Y no os fiéis, que un día se te vaya la pelota y te regales una visita a un restaurante con tres estrellas Michelín, no quiere decir que otro día no puedas cepillarte un plato de huevos, patatas y chorizo en la taberna “La pota de Pepe” en la calle Hornillos de Villavieja de Arriba y disfrutar como un auténtico vikingo.
En todas partes se come, en todas partes hay un fuego, una parrilla o un puchero hirviendo agua. En todas partes y en todos los tiempos. Y donde hay comida, la que sea, hay felicidad. Arzak no es incompatible con la tortilla de patatas del tito Gervasio. Lo innovador y lo tradicional emocionan lo mismo. Somos tan admiradores de Juan Antonio San Epifanio como de Stephen Curry.

Muchos recuerdos de la infancia llegando a casa para descubrir que ese día tocaba tu plato preferido. Queremos continuar con ese sentimiento. Queremos descubrir más platos preferidos. Queremos aprender a hacerlos y darlos a conocer. Descubrir secretos que están ocultos y que el bosque de comida rápida no nos deja ver.
Y con esta mentalidad y sabiendo que “Comer hay que comer y, a poder ser, todos los días” intentamos darle importancia a pensar en lo que comemos, dónde lo comemos y por qué lo comemos. No solo porque nos resulta divertido sino porque esta filosofía de vida es más saludable.
La industralización salvaje de la gastronomía durante el último siglo nos lleva hacia un lugar que no nos gusta. Comer rápido buscando el placer efímero del subidón de azúcar o  de los triglicéridos contenidos en las grasonas multiplica la sensación de placer que se consigue en cada comida pero nos está volviendo gilipollas.
Tenemos el firme convencimiento de que volviendo a darle importancia a la gastronomía vamos a vivir mejor, más felices y más tiempo.
Cocinar en pucheros, en planchas, en paellas, en sartenes, en parrillas, en una estaca, tirar de cuchillo, vigilar el horno, buscar ingredientes frescos, ingredientes de temporada, productos cercanos, el chup-chup, el carnicero, el pescadero, la charcutera y la frutera no solo nos van a mejorar la salud a nosotros sino que se la va a mejorar todo el planeta. Que vuelvan las manzanas y los bocadillos de jamón y que se mueran la bollería industrial y los zumos envasados.

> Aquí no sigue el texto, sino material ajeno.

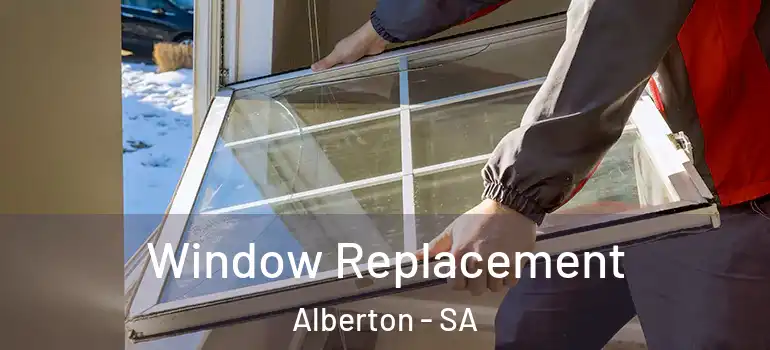 Window Replacement Alberton - SA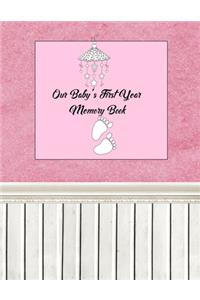 Our Baby's First Year Memory Book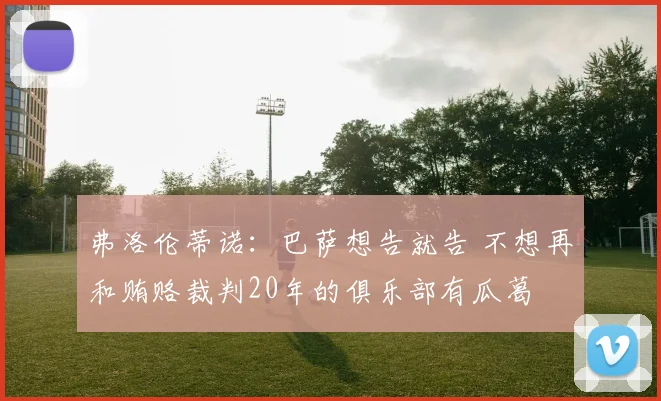 弗洛伦蒂诺：巴萨想告就告 不想再和贿赂裁判20年的俱乐部有瓜葛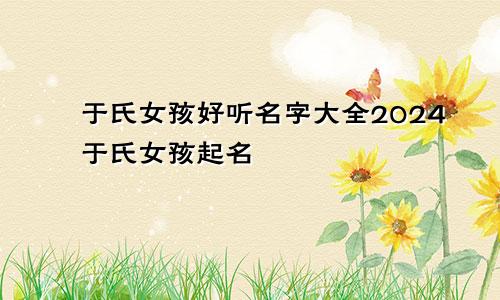 于氏女孩好听名字大全2024于氏女孩起名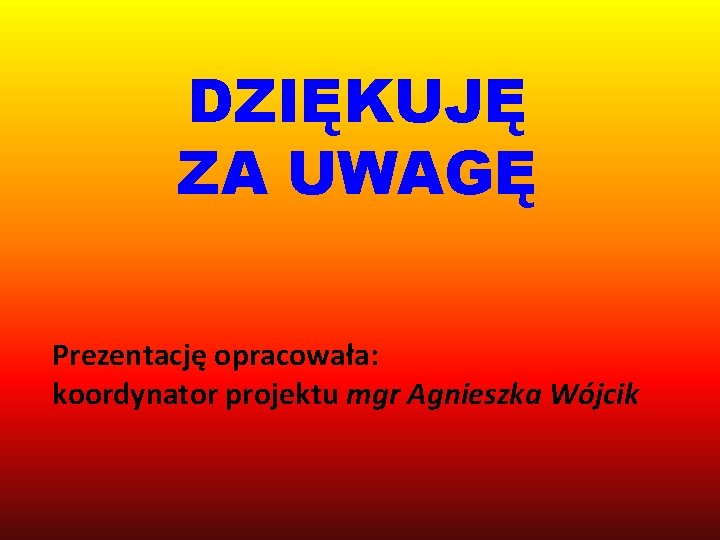 DZIĘKUJĘ ZA UWAGĘ Prezentację opracowała: koordynator projektu mgr Agnieszka Wójcik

La alta cocina no solo es la cocina de los grandes chefs que innovan, la alta cocina también es sencilla y tradicional, típica de cada región, es tan cercana y sostenible que no se carga el planeta. La alta cocina es aquella a la que no le importa perder un poco de tiempo en hacer las cosas bien. En tu cocina, en el bar del polígono industrial, en el restaurante del centro de la ciudad o en la cabeza de los grandes cocineros, eso da igual. Donde seguro que no se hace es en una fábrica.
El tiempo que perdemos con la gastronomía lo ganamos todos en salud y vida. Y es que la gastronomía puede ser barata si piensas que el tiempo invertido son experiencias acumuladas, es salud y por tanto longevidad. Así que no hace falta tener mucho dinero, hace falta tener inquietud y querer vivir mejor más tiempo. Estamos totalmente de acuerdo con la frase “La gente que realmente ama la comida, siempre es la mejor gente”.

Y pensadlo porque “Comer hay que comer y, a ser posible, todos los días”.